Em paralelo a trama central há a história de Sarita (Floriano Peixoto), personagem que vivia de contar as histórias de musicais que tinha participado. Tinha amizade

com as pessoas do seu bairro, não deixava que zombassem do seu estilo. Porém, o personagem era completamente obscuro: vivia sozinho, não tinha relações afetivos/ sexuais e a questão da sua identidade de gênero – se era homem ou mulher – e de sua orientação sexual – se era gay, heterossexual ou bissexual – também nunca ficou claro e muito menos qual era a função da personagem na trama. Por ser um personagem que não correspondia ao binarismo de gênero (homem e mulher) e ao trinômio da orientação sexual (heterossexual X homossexual X bissexual) o personagem causou estranhamento nos telespectadores poucos acostumados com abordagens sobre sujeitos transgêneros.

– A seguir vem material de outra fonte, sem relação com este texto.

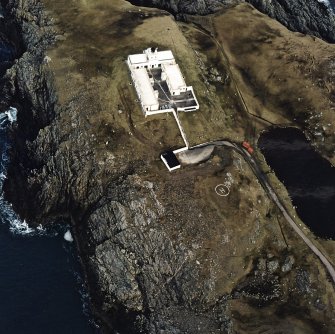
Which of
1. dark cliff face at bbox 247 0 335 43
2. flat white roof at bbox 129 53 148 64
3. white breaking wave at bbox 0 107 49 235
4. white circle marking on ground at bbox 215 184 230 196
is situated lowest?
white breaking wave at bbox 0 107 49 235

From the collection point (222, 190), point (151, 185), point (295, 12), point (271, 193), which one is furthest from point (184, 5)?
point (222, 190)

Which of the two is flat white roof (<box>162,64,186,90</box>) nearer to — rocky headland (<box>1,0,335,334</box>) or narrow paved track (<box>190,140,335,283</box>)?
rocky headland (<box>1,0,335,334</box>)

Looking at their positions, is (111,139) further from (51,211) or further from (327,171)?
(327,171)

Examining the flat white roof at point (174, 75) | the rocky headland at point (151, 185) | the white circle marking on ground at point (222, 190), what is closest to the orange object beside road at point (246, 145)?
the rocky headland at point (151, 185)

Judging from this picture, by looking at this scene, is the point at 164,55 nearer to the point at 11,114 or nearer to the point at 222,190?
the point at 222,190

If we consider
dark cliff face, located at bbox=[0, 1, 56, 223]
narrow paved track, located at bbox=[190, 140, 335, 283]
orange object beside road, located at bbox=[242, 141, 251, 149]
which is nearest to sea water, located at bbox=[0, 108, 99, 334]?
dark cliff face, located at bbox=[0, 1, 56, 223]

A representação de personagens gays em novelas da faixa das 20h durante a década de 1990 se encerra com a exibição de “Suave Veneno” (1999), escrita por Aguinaldo Silva. Toda a história de “Suave Veneno” se passa em torno do personagem Waldomiro Cerqueira (José Wilker), migrante pernambucano que chegou pobre ao Rio de Janeiro e fez fortuna ao explorar o mármore. Na trama ele é chamado de “o rei do mármore”. Em torno dele vivem os filhos e sua ex-mulher, todos dependentes financeiramente de Waldomiro. A trama dá uma reviravolta e Waldomiro divide a empresa com as filhas e decide recomeçar do zero.

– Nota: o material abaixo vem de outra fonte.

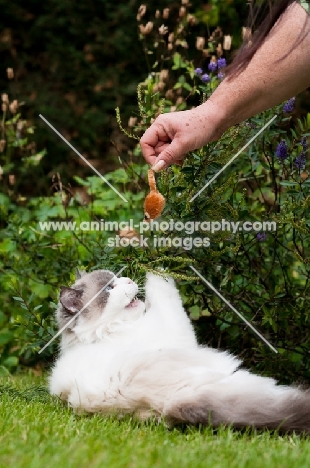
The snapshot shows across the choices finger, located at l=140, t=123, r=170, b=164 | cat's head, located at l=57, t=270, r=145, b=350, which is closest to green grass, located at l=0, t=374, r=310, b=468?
cat's head, located at l=57, t=270, r=145, b=350

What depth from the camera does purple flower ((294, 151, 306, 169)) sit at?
339 cm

A questão da homossexualidade será abordada com os personagens Uálber (Diogo Vilela), guru que tem poderes paranormais e Edilberto (Luis Carlos Tourinho). Uálber e Edilberto são homossexuais que podemos classificar como “caricatos” e mais próximos da representação feminina da homossexualidade. Junto com os dois vive a mãe de Uálber, Maria do Carmo (Eva Todor), que passa a novela inteira pedindo ao filho que se case e constitua família. Apesar de o personagem participar da trama central da história, a sua função está mais ligada ao fator cômico da narrativa (Memória Globo). Sendo assim, o seu personagem e sua história não sofrem qualquer tipo de alteração até o término da novela.

Ao analisarmos os personagens gays nas telenovelas exibidas na faixa das 20h e 22h durante as décadas de 1970, 1980 e 1990 notamos que houve pouco avanço no que diz respeito em desenvolvimento da trama particular destas personagens. No decorrer das produções tivemos alguns destaques e pequenas ousadias, porém, estes personagens sempre estiveram ligados àquilo que Butler designa como “seres abjetos” por sempre estarem relacionados ao sujo e ao desvio e por serem

“invisíveis”. Normalmente tais características estão sempre ligadas aos sujeitos que não fazem parte da estrutura normativa da sexualidade (BUTLER; 2008), isso tanto no cotidiano como nas histórias de ficção, que transitam entre o mundo “real” e o ficcional.